▶ [What the task requires] What you return should match the material below line for line, except that no image appears in it.

▶ [Data]
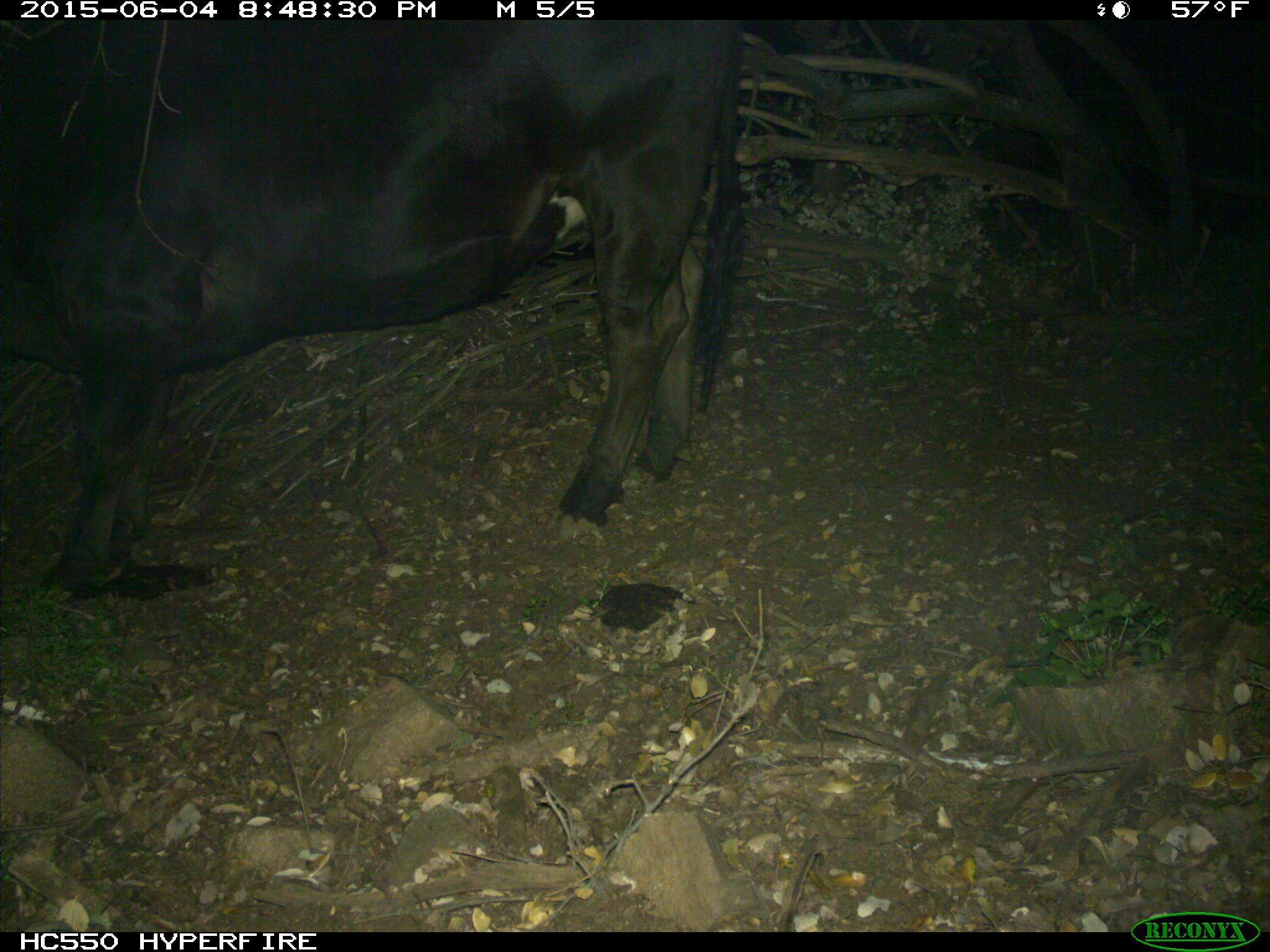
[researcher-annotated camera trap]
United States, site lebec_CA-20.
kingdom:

▶ [Solution to this task]
[researcher-annotated camera trap]
United States, site lebec_CA-20.
kingdom:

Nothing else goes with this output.